Un contexte de raréfaction :
Le roman s'ouvre en 1924 dans un contexte de raréfaction de ce matériau.
De plus, Marie Curie a découvert que le cavorium étant un élément radioactif, une fois tous ses atomes désintégrés, la cavoradiance disparaît à jamais, posant le principe d'une durée de vie limitée à une quinzaine d'années.
Dès lors, la technologie révolutionnaire connaît de nombreux dysfonctionnements. A Paris, le magasin Bonmarché, qui supporte un nombre impressionnant d'étages, s'effondre car construit avec du cavorium, ainsi que plusieurs résidences privées. D'autre incidents du même type nous sont relatés par le biais d'articles de journaux entre les chapitres du roman.
C'est toute l'économie qui est frappée par ricochet jusqu'à ce qu'un crack boursier survienne, un certain vendredi noir.
La découverte d'un trafic clandestin de cavorium d'origine inconnue soulève donc de nombreuses interrogations chez Maurice, un commissaire de police.

Roman social :
Le crack boursier a certes entraîné la ruine de puissants marchands mais ses répercussions sont arrivées jusque chez les classes moins aisées.
Lorsque Marcel, un jeune peintre-apprenti, débarque à Paris, il rencontre un groupe d'anarchistes qui rêvent d'une révolution sociale. A travers son regard d'artiste, c'est également toute l'époque art-moderne qui nous est décrite. Les retrouvailles avec la femme qu'il aime et anarchiste convaincue l'entraînent dans les mouvements révolutionnaires gauchistes.
Les différents personnages sont conformes au modèle de l'époque.

Exode rural à destination de Mars :
L'exode rural qui a accompagné les progrès technologiques s'effectue non vers les villes mais vers Mars.

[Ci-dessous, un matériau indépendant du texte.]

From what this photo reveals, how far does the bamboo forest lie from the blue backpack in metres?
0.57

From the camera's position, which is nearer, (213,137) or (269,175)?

Les habitants des campagnes deviennent des colons sur la planète rouge où la main d'oeuvre bon marché est recherchée. Mars est une planète riche en ressources, parfaitement habitable pour l'homme avec un écosystème adapté.
Les Erloors, sorte d'humanoïdes croisés avec une chauve-souris, sont un peuple primitif natif de la planète Mars. Bien que capables de communiquer avec les humains, les Erloors sont les victimes de la colonisation et d'une forme de ségrégation. Un fort sentiment de rejet est développé parmi les colons tandis que sur Terre, des spécimens sont exhibés dans des zoos et deviennent une attraction exotique. Dans la deuxième moitié du roman, ils seront victimes d'exploitation de la plus affreuse façon.
L'auteur s'est inspiré pour le nom et les caractéristique de l'espèce du roman « Le Prisonnier de Mars » de Gustave le Rouge.
A Paris, la jeune institutrice Renée tombe nez-à-nez avec Ogloor, un représentant de cette espèce, qui s'est enfui du zoo où il était parqué. Elle le cache et décide de l'instruire comme si c'était un de ses élèves. Leur relation permet à l'auteur de développer tout un pan d'histoire et de culture pour ce peuple extra-terrestre.

Conclusion :
Laurent Genefort livre un récit ambitieux qui rend hommage aux auteurs de science-fiction des années 50.
J'ai beaucoup aimé ma lecture.
Enfin, l'objet livre est de toute beauté avec la magnifique couverture de Didier Graffet sous forme d'affiche rétrofuturiste art-déco.